Выбрать главу

В подобном взгляде на расплату присутствует нотка оптимизма. Можно принять на себя часть вины другого, можно тужить вместе с другим, тем самым ему помогая, избавляя от бед и напастей, служа любому, в ком видишь ты знамение добра и правды. Именно такое активное нравственное чувство вошло постепенно в содержание понятий о «туге». В конце концов слово туга исчезло, но глагол тужить остался в языке.

НУЖА И ЛИХО

Два следующих слова своим появлением обязаны той же идее «давления, понуждения», некоей внешней силе, которая постоянно давит и гнет. Это нуда (нужа, нужда) и лихо.

То, что нудит, нужда, — отталкивает и отгоняет; лихо — то, что отвержено и оставлено; в обоих случаях исконный словесный образ связан с выражением оставления, причем не по собственной воле.

Только одно греческое слово — ’ανάγκη ‘необходимость, неизбежность’ — переводится славянским нужа, а также (и даже чаще) выражением по нужи, нужею — по необходимости, насильно, помимо воли. «Жены ведоми быша въ плѣнъ, разлучаеми нужею от мужий своихъ» (Ипат. лет., 194об., 1170 г.); «а Володимера поя с собою во Угры опять, нужею отима добытокъ» (отняв добычу) (там же, 230, 1188 г.), и постоянно именно так. Кто-то «у нужи сей» болен, кто-то «клянется нужею», кто-то «отбѣгоша нужьныя смерти» — насильственной смерти. «Нужа дѣяти» так, а не иначе — тоже необходимая неизбежность жизни, совершенная по принуждению. Насильно, «нужею», выгоняют из града, выскакивают из осажденного города, кого-то волокут, дергают, хватают, грабят, снимают одежду, привлекают к ответу, удерживают в плену или ведут в плен, ссорятся, бегут или строят крепость, изнемогают от голода и жажды — целые описания можно построить на основе тех словесных сочетаний, которые со словами нужа, нужею, по нужи встречаются в старых рукописях. В великой нужи проходила жизнь средневекового человека, и все лихие ее повороты можно было описать одним этим словом. Многое зависит и от того, что «створилъ будеть — волею или нужею» (Кирилл, 91).

Обычно нужа заканчивается смертельным исходом, связана с гнетом враждебных сил, часто поминается вместе с бедою: «Како могу исповѣдати смертные труды, каку бѣду имуть, каку нужду?!» (Жит. Вас.

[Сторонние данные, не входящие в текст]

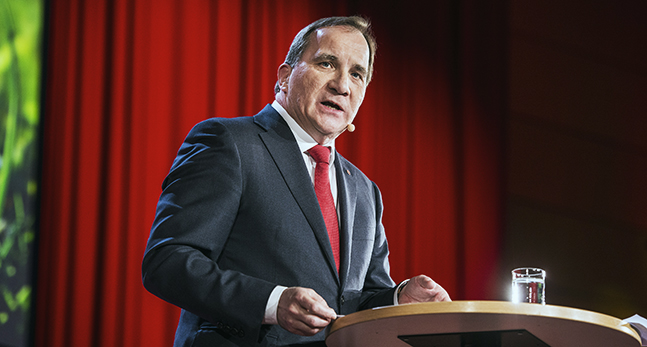 Stefan Löfven håller tal.
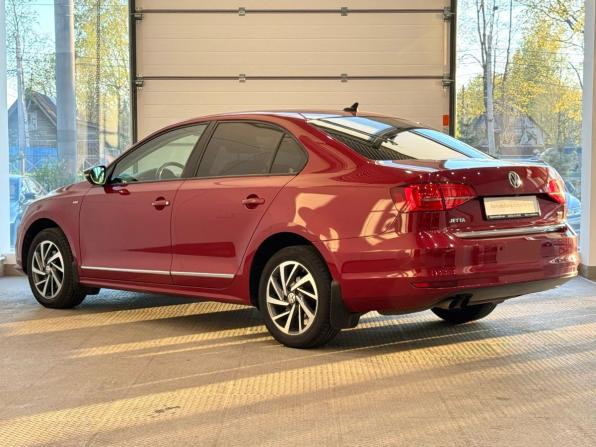 Volkswagen Jetta VI Рестайлинг с пробегом 2017 года, цена 1 240 000 рублей, 166500 км, седан, Автокод Объявления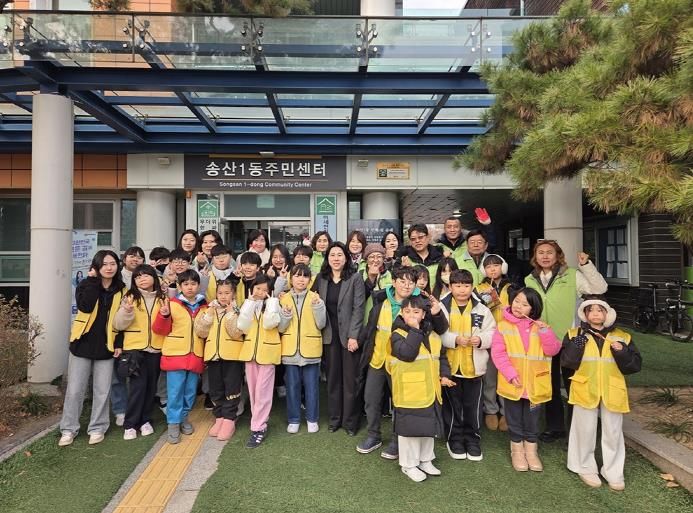 의정부시 송산1동 지사협, 살피고! 알리고!…겨울철 복지 사각지대 발굴 홍보 캠페인 실시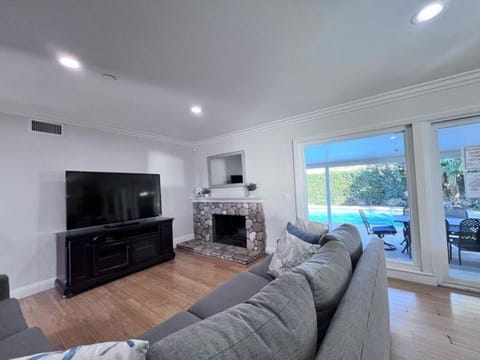 TV and multimedia, Living room, Seating area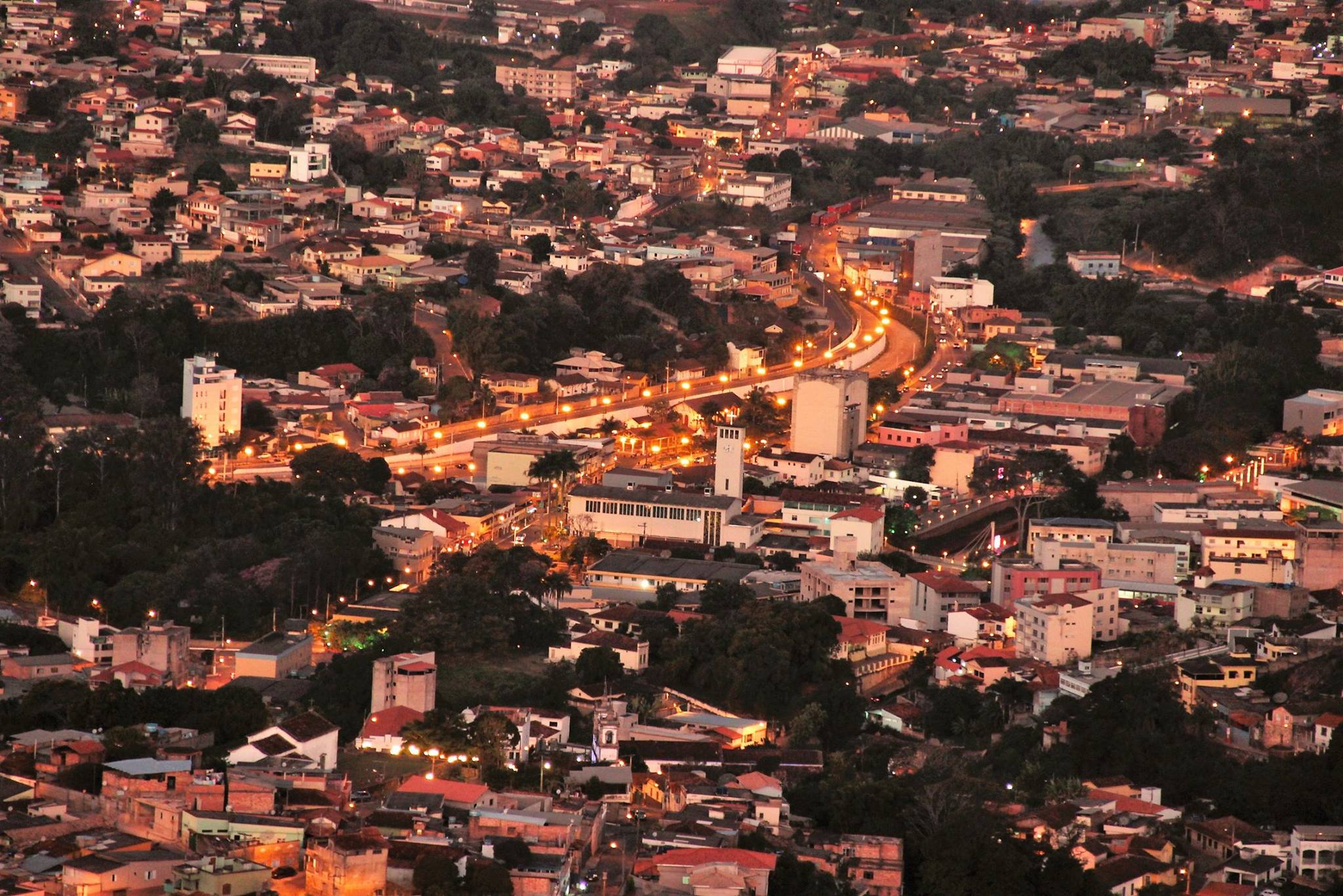 Com emendas que ampliam benefício, Câmara de Itabirito aprova empréstimos para salvar pequenos empresários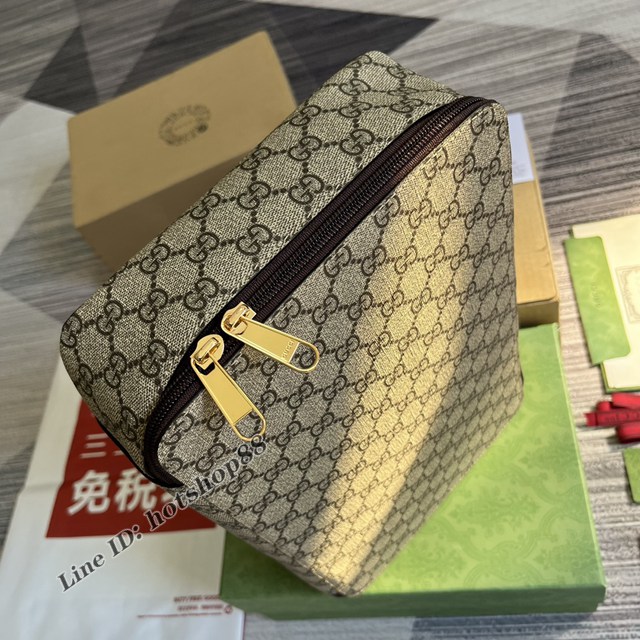 Gucci專櫃新款旅行系列收納袋 古馳GG大號方包手拿包726669 gqy4319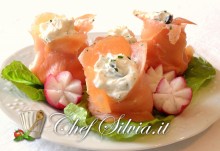 involtini di salmone e gamberetti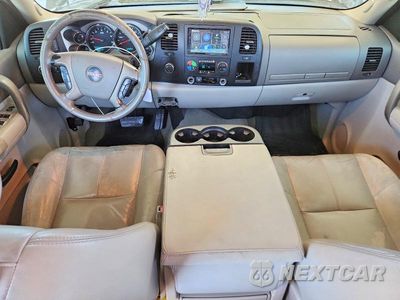 Zdjęcie 8 z 12 samochodu: 2009 GMC SIERRA K1500 SLE VIN:3GTEK23319G170216 - miniatura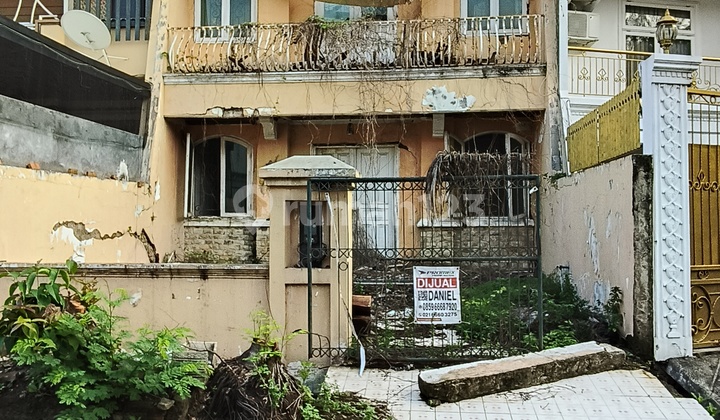 Rumah Lama Di Wilayah Pantai Indah Kapuk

Нов., 414) — вот обычное развитие общей темы, в которой повторением родственных по смыслу слов создается риторическое усиление: смертельные труды, и более того — беда неминучая, и того страшнее — нужда!

Нужный рабъ, нужная мука, нужная смерть, нужная вина, — все это указание на степень отсутствия личной свободы и Высшей воли, которые превращают нужду в бесконечную цепь лишений и тягот. Интересно уже и то, что слово нужда (в русском произношении нужа) в древнерусском языке как бы не имеет своей парадигмы склонения. Слово в различных формах рассыпано по падежам, которые возникают независимо друг от друга: нужа — одно, по нужи, нужею, без нужи — каждое что-то значит, и хотя мало чем отличается по смыслу от прочих форм, однако имеет и свое особое, очень конкретное значение, определяемое содержанием фразы. Каждая словоформа словно втягивает в свой смысл значение всего окружающего контекста, становится символом определенной ценности. Составители исторических словарей выделяют до двух десятков «значений» слова, переводя его на современный язык в соответствии со смыслом контекста. И совершают ошибку, поскольку каждое отдельное значение слова тесно связано с его определенной падежной формой.

Вдобавок, слово нужа часто соединяется с родственными по значению (и по стилю) словами, потому что само по себе слово нужа — слишком общее по смыслу, неопределенное. Оно зависит от смысла текста и не может служить связи с другими частями того же текста. Печаль и нужа, горе и нужа, скорбь и нужа... каждый раз отчетливо виден не только предел морального принуждения, но и то человеческое переживание, которое оно вызывает. Современного значения прилагательное нужный еще не имеет, по крайней мере до XV в.: «Всѣхъ брашенъ нужднѣиши хлѣбъ» (Нил, 64). Чаще всего оно означает ‘стремительный, сильный’, ‘труднодостижимый’, ‘насильственный’, ‘вынужденный’, ‘тягостный, трудный’ и т.д. (СлРЯ, 11, с. 443-444).